As a lad at Eton, he had been stretched across a similar device on a handful of occasions, usually due to his refusal to tell on Lucien for making mischief.
“Mr. Reed.” He looked at the minister, who had gone to stand behind the desk. “If you have beaten my ward,” he said calmly, “so help me, I will thrash you from here to kingdom come.”
“Lord Winterley! Goodness,” he said with a nervous little laugh. “You are indeed a man of arms. Rest assured, the prie-dieu serves only as a threat for our more unruly girls. It is never actually used.”
Mrs. Warren sent Damien a sharp look out of the corner of her eye as she set the tea tray on the minister’s desk.
“Thank you, Mrs. Warren,” Mr. Reed said. “That will be all. Kindly ask Miss Brocklehurst to bring in Miss FitzHubert for me.”
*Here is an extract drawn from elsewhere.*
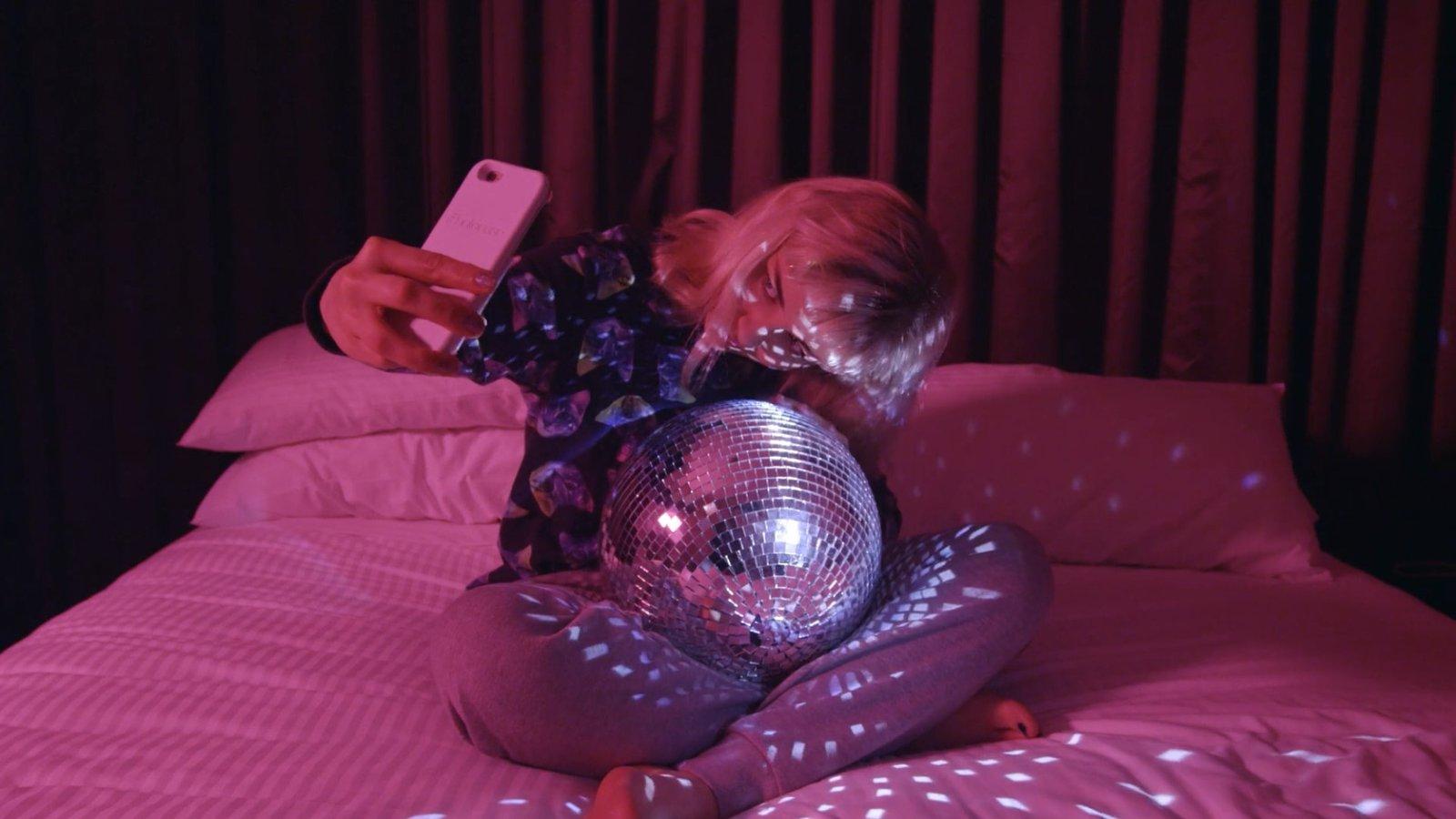 The Glass Bedroom: Carolyn Duchene - Episode 5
“Yes, Reverend.” Sending Damien a last, worried glance, Mrs. Warren exited, leaving him alone with the headmaster. What a strange place this was, he thought, but he could not be sure if the tension he sensed lay in the atmosphere of Yardley School or if it was merely his own.
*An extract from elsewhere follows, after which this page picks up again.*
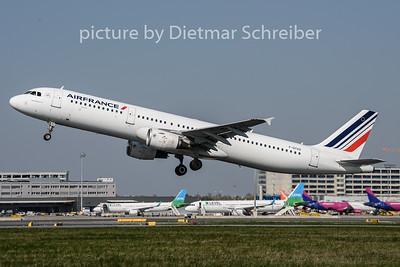 2019-04-15 F-GTAZ Airbus A321 Air France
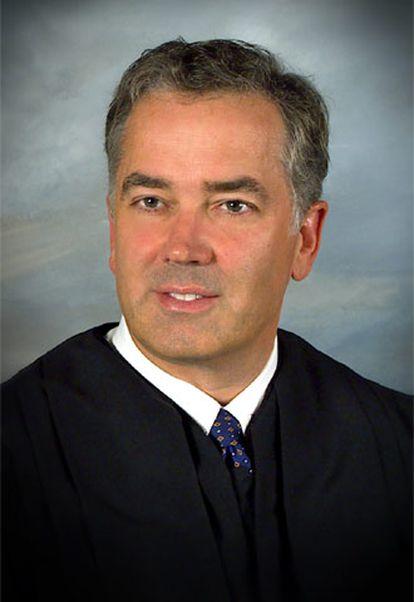Fotografía de archivo del juez John E. Jones.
“Now then.” The minister rested his bony elbows on his desk and interlocked his fingers. His pinched, sallow face was grave above his white collar. “About your ward.”
“Yes. I have questions.”
“As do I, my lord. After you.”
Damien shifted in the large leather chair. “Is she in good health?”
“Oh, yes, she is hearty and hale, my lord. She is almost never ill.”
“Excellent. Is she a good student?”
“To be sure, she is a clever girl, but . . .”
“Yes?” Damien prompted at the clergyman’s hesitation. “Please speak freely, sir. I would like to know the truth of my ward’s disposition.”
“Well, in terms of temperament, Miss FitzHubert is, shall we say . . . strong-willed.”
“Hmm.”
Mr. Reed took a sip of tea. “She is quite intelligent, but does not apply herself with any great effort. You see, my lord,” he said, leaning forward, lowering his tone, “what she lacks, in a word, is discipline. As an army man, I’m sure you can appreciate the value, nay, the necessity of that virtue.”
Damien leaned his elbow on the chair arm and stroked his lips in thought, studying him. “Go on.”
“She is prone to fits of temper. Defiance. Disrespect for her elders. Destructiveness. Dishonesty—”
“Dishonesty? I do not at all approve of lying females.”
“Nor do I. Why, just yesterday, I’m afraid Miss FitzHubert deliberately smashed a porcelain figurine belonging to our headmistress, then tried to evade punishment by lying about it.”
Good God!
he thought, blanching. He had inherited the ward from Hades.
“Naturally, all of this is quite disturbing, Mr. Reed. Do send me a bill so that the headmistress’s property can be replaced.”
“You are very kind, sir, but it is the point of Miranda’s actions that is the problem, not the property itself. I must say, I am relieved you have come to claim her, for Miss Brocklehurst and I are quite at our wit’s end.”